New York City is bracing for a ferocious March blizzard. The Nor’easter will likely dump between 12 to 18 inches of snow in the five boroughs. If those predictions hold, the storm could bust the month’s one-day snowfall record of 16.5 inches, set more than a century ago, in March 1888. Mayor Bill de Blasio has already gifted public-school students a snow day, and the run on local grocery stores is in full swing. The MTA just announced it will shut down above-ground subway service at 4 a.m. To get an expert’s read on this blizzard, Daily Intelligencer called up New York Metro Weather meteorologist John Homenuk to explain why winter is coming back.
Let’s start with a key data point: How much snow are we going to get in New York?
I would expect at least a foot. The official forecast is 15 to 18 [inches], with the potential for more. It’s not going to be something that builds up gradually — it’s going to come in pretty intense tomorrow morning, starting a little after midnight. If anyone is trying to commute tomorrow, it’s going to be a disaster. I’d recommend not doing that. There’s going to be some really strong winds, the potential for gusts up to 45 miles per hour. Whatever you think that the definition of a blizzard is in your head, that’s what tomorrow is going to be.
Is anywhere on the East Coast going to be spared?
Not really. From Washington and Philly up into northern New Jersey, there will be significant snowfall everywhere — likewise up into Boston and almost all of southern New England.
Clearly this is an unusual storm system. What’s going on?
You have one disturbance which is going to be over the Mississippi Valley, and another one that’s coming down from the Great Lakes, and they’re going to interact with each other. The initial disturbance over the Mississippi Valley slides east toward the mid-Atlantic, and the second one from the Great Lakes kind of swings down and scoops it up. That creates a very powerful storm off the mid-Atlantic coast.
What’s behind the recent spell of bitter cold in New York?
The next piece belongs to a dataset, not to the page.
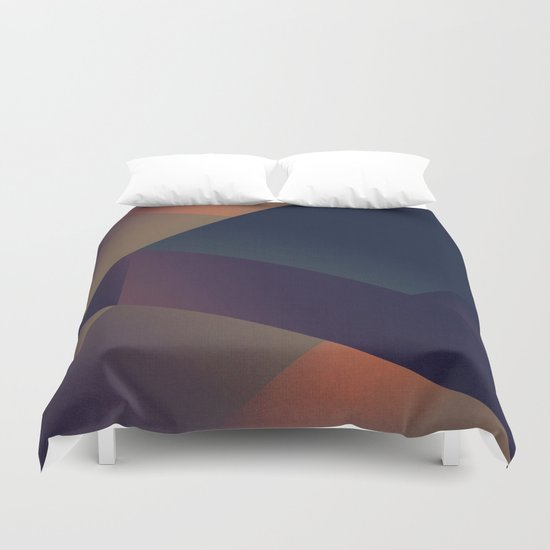 Abstract #114 Duvet Cover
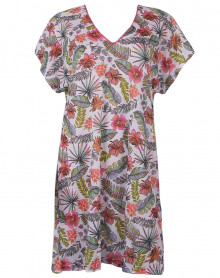 Dress Antigel La Tropicale (Blanc Tropical)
We knew this was coming when forecast models started to show what we call high-latitude blocking. That is, a ridge of high pressure forms in the upper latitudes — up near Greenland, the Pole, northern Canada — and all the cold air that’s normally bottled up in those high latitudes gets dislodged and moves further south. So you have all the ingredients: You have the cold air to the north, and you have the block keeping the cold air there. It’s slowing everything down to allow this storm to form.
How rare is it for this kind of a big storm in March?
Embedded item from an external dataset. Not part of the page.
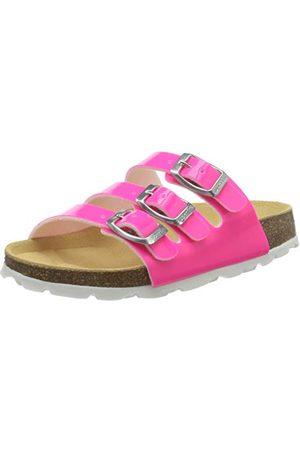 Superfit 0600113, pantoffels meisjes 25 EU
Significant snow is pretty common in March. The record was set by a March storm in 1888. If we get 15, 18 inches it would be a very memorable storm for March — and anything above that would be the number one.
It sounds like it will take a while to dig out, and based on the forecast, it doesn’t look like it’s going to melt anytime soon.
It definitely looks like temperatures will be below normal for the next several days, at least. The blocking is beginning to break down a bit, but the cold air will hang around a while before things start to moderate.
Is there any more snow on the horizon?
Nothing like this. This is the one that we’ve been watching. This could be the big one of the year.
And when is it going to feel like spring again?
I would give it a week, then we can start talking about spring weather.